2. (a) Under the terms of the Investment Management Agreement, the
Trust shall conduct its own business and affairs and shall bear the expenses and
salaries necessary and incidental thereto including, but not in limitation of
the foregoing, the costs incurred in: the maintenance of its existence as a
statutory trust organized under the laws of the State of Delaware; the
maintenance of its own books, records, and procedures; dealing with its own
shareholders; the payment of dividends; transfer of shares, including issuance
and repurchase of shares; preparation of share certificates, if any; reports and
notices to shareholders; calling and holding of shareholders' meetings;
miscellaneous office expenses; brokerage commissions; custodian fees; legal and
accounting fees; taxes; interest and federal and state registration fees.
(b) Directors, officers and employees of the Sub-Adviser may be
directors, officers and employees of other funds that have employed the
Sub-Adviser as sub-adviser or investment manager. Directors, officers and
employees of the Sub-Adviser who are Trustees, officers and/or employees of the
Trust, shall not receive any compensation from the Trust for acting in such dual
capacity.
3. (a) The Sub-Adviser will select brokers and dealers to effect all
Fund transactions with respect to the Managed Portion subject to the conditions
set forth herein. The Sub-Adviser may combine orders for the Managed Portion
with orders for other accounts or funds under management. Transactions involving
combined orders are allocated in a manner deemed equitable to each account. The
Sub-Adviser will place all necessary orders with brokers, dealers, or issuers,
and will negotiate brokerage commissions, if applicable. The Sub-Adviser is
directed at all times to seek to execute transactions for the Managed Portion
(i) in accordance with any written policies, practices or procedures that may be
established by the Board or the Investment Manager from time to time and
provided to the Sub-Adviser, and (ii) as described in the Fund's Prospectus and
SAI. In placing any orders for the purchase or sale of investments for the Fund,
with respect to the Managed Portion, the Sub-Adviser shall use its best efforts
to obtain for the Managed Portion "best execution," considering all of the
circumstances, and shall maintain records adequate to demonstrate compliance
with this requirement.
(b) Subject to the appropriate policies and procedures approved by
the Board and provided to the Sub-Adviser in writing, the Sub-Adviser may, to
the extent authorized by Section 28(e) of the Securities Exchange Act of 1934,
as amended (the "Exchange Act"), cause the Managed Portion to pay a broker or
dealer that provides brokerage and research services to the Investment Manager,
the Sub-Adviser and the Managed Portion an amount of commission for effecting a
Fund transaction in excess of the amount of commission another broker or dealer
would have charged for effecting that transaction if the Sub-Adviser determines,
in good faith, that such amount of commission is reasonable in relation to the
value of such brokerage and research services provided viewed in terms of that
particular transaction or the Sub-Adviser's overall responsibilities to its
clients for which the Investment Manager or the Sub-Adviser exercises investment
discretion. To the extent authorized by Section 28(e) and the Board, the
Sub-Adviser shall not be deemed to have acted unlawfully or to have breached any
duty created by this Agreement or otherwise solely by reason of such action.

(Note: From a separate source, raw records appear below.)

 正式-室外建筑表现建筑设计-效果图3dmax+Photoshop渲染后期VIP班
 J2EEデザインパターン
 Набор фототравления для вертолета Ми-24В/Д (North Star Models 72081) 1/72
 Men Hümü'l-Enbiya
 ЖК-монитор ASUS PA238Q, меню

(c) Subject to applicable law and regulations, including Section
17(e) of the 1940 Act and Rule 17e-1 thereunder, the Sub-Adviser is authorized
to place orders for the purchase and sale of securities for the Managed Portion
with brokers or dealers that are affiliated with the Sub-Adviser. Any entity or
person associated with the Investment Manager or the Sub-Adviser that is a
member of a national securities exchange is authorized to effect any transaction
on such exchange for the account of the Fund to the extent and as permitted by
Section 11(a)(1)(H) of the Exchange Act and Rule 11a2-2(T) thereunder.

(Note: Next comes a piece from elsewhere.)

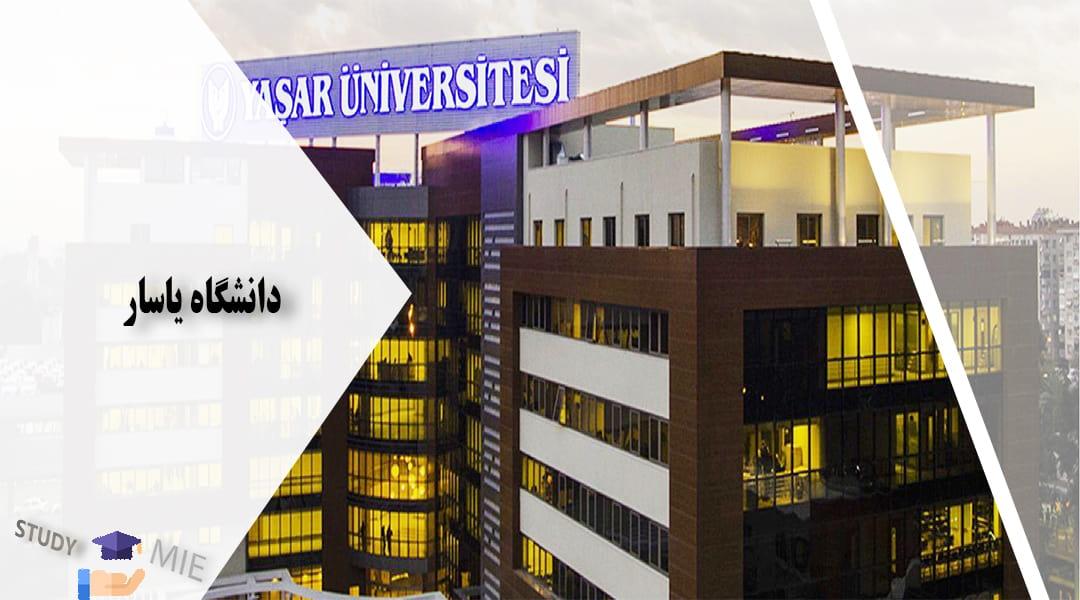دانشگاه یاسار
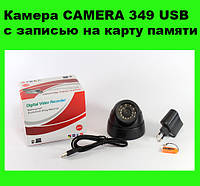 Камера CAMERA 349 USB с записью на карту памяти!Опт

4. As compensation for the services to be rendered to the Trust for the
benefit of the Fund by the Sub-Adviser under the provisions of this Agreement,
the Investment Manager shall pay to the Sub-Adviser a fee as provided in Exhibit
A attached hereto.
5. The services to be rendered by the Sub-Adviser to the Trust for the
benefit of the Fund under the provisions of this Agreement are not to be deemed
to be exclusive, and the Sub-Adviser shall be free to render similar or
different services to others so long as its ability to render the services
provided for in this Agreement shall not be materially impaired thereby.
6. (a) Subject to the limitation set forth in Paragraph 5, the
Sub-Adviser, its directors, officers, employees, agents, and shareholders may
engage in other businesses, may render investment advisory services to other
investment companies, or to any other corporation, association, firm or
individual, and may render underwriting services to the Trust or to any other
investment company, corporation, association, firm or individual.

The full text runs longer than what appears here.